» **What you will do**: Omit all pictures, and print word for word only the lines from the one containing "Naher hoher Schuss" through the end of the data.

» **Data provided**:
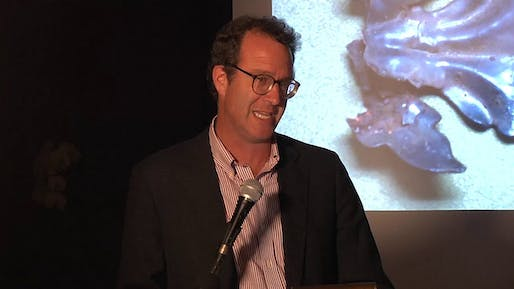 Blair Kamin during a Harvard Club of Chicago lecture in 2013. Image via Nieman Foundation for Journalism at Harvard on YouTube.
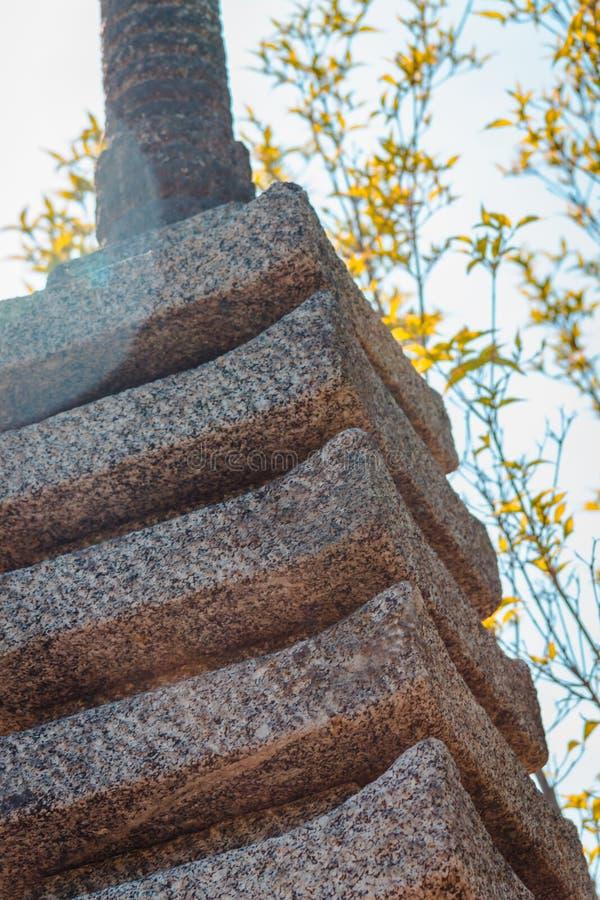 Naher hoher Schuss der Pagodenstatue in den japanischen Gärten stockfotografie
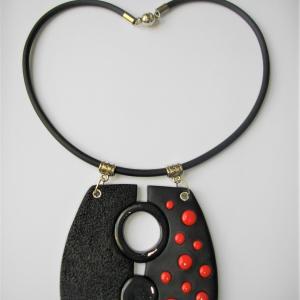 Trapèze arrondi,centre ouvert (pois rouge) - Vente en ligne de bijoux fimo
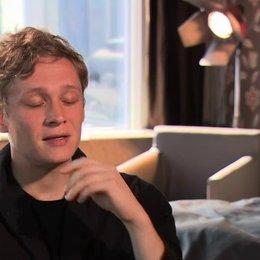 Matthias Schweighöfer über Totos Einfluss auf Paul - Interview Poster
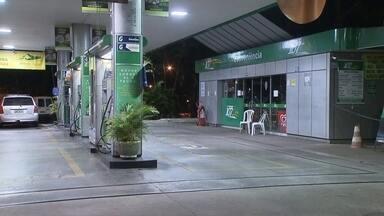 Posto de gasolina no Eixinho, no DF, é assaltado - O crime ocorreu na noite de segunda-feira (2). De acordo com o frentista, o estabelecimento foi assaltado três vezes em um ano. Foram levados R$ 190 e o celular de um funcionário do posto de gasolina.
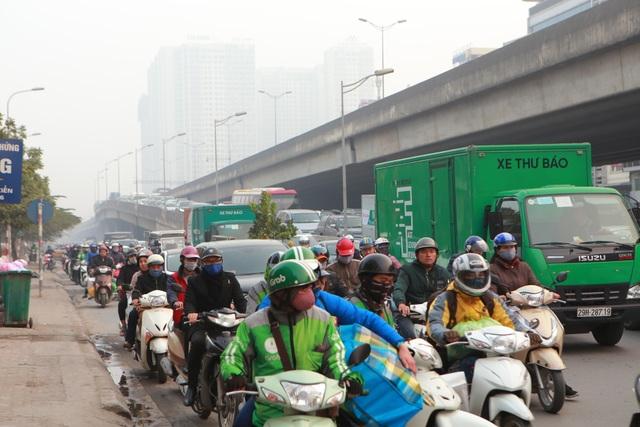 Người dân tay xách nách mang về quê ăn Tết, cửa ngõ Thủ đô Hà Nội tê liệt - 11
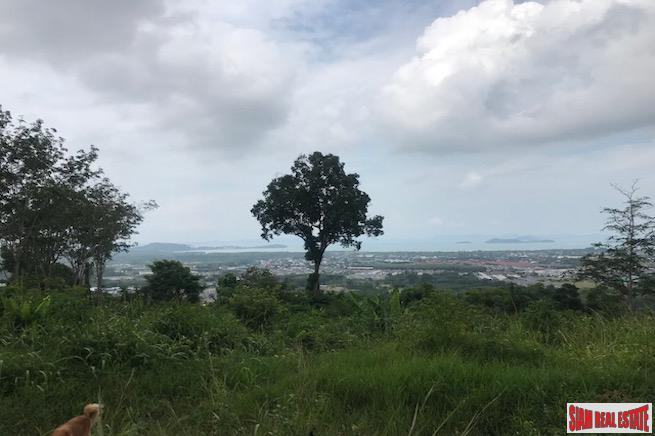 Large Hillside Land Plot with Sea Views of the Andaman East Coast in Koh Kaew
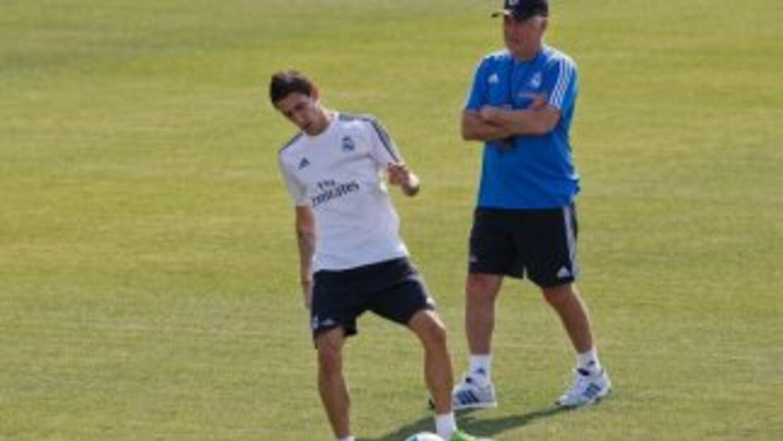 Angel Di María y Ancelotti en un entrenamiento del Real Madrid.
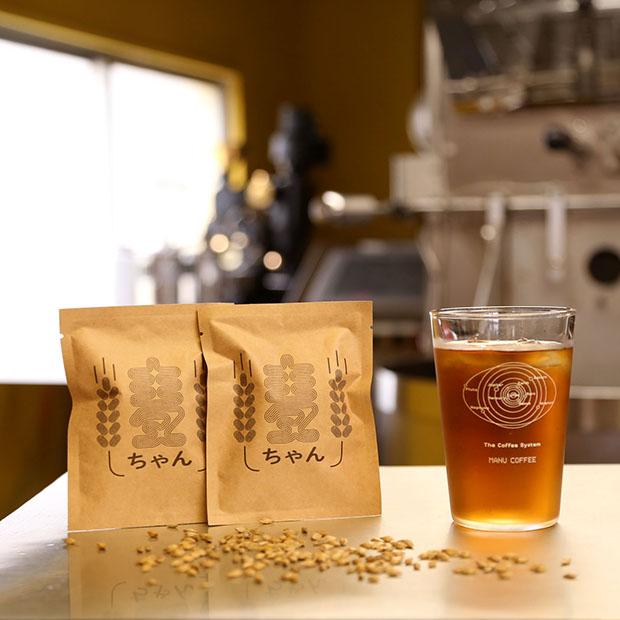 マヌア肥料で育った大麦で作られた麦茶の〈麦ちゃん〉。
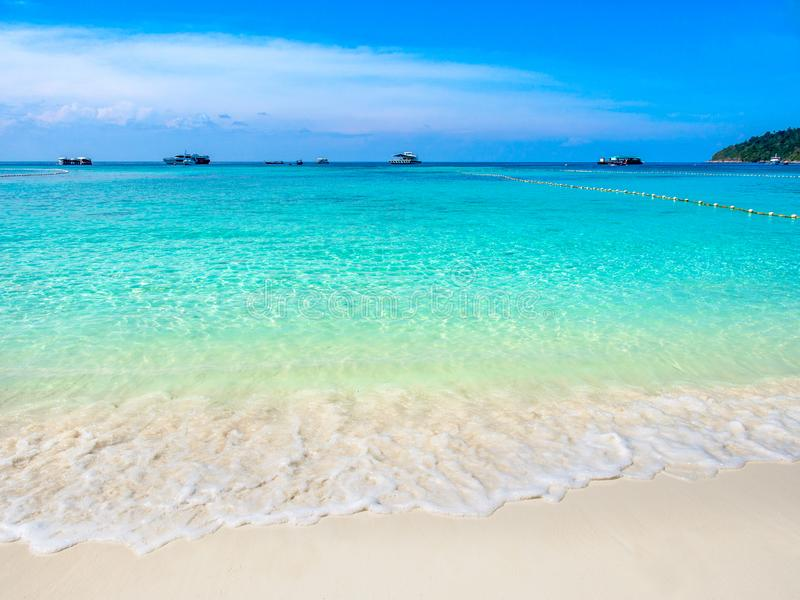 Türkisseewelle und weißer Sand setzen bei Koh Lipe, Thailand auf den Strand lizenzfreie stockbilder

» **Result of the exercise**:
 Naher hoher Schuss der Pagodenstatue in den japanischen Gärten stockfotografie
 Trapèze arrondi,centre ouvert (pois rouge) - Vente en ligne de bijoux fimo
 Matthias Schweighöfer über Totos Einfluss auf Paul - Interview Poster
 Posto de gasolina no Eixinho, no DF, é assaltado - O crime ocorreu na noite de segunda-feira (2). De acordo com o frentista, o estabelecimento foi assaltado três vezes em um ano. Foram levados R$ 190 e o celular de um funcionário do posto de gasolina.
 Người dân tay xách nách mang về quê ăn Tết, cửa ngõ Thủ đô Hà Nội tê liệt - 11
 Large Hillside Land Plot with Sea Views of the Andaman East Coast in Koh Kaew
 Angel Di María y Ancelotti en un entrenamiento del Real Madrid.
 マヌア肥料で育った大麦で作られた麦茶の〈麦ちゃん〉。
 Türkisseewelle und weißer Sand setzen bei Koh Lipe, Thailand auf den Strand lizenzfreie stockbilder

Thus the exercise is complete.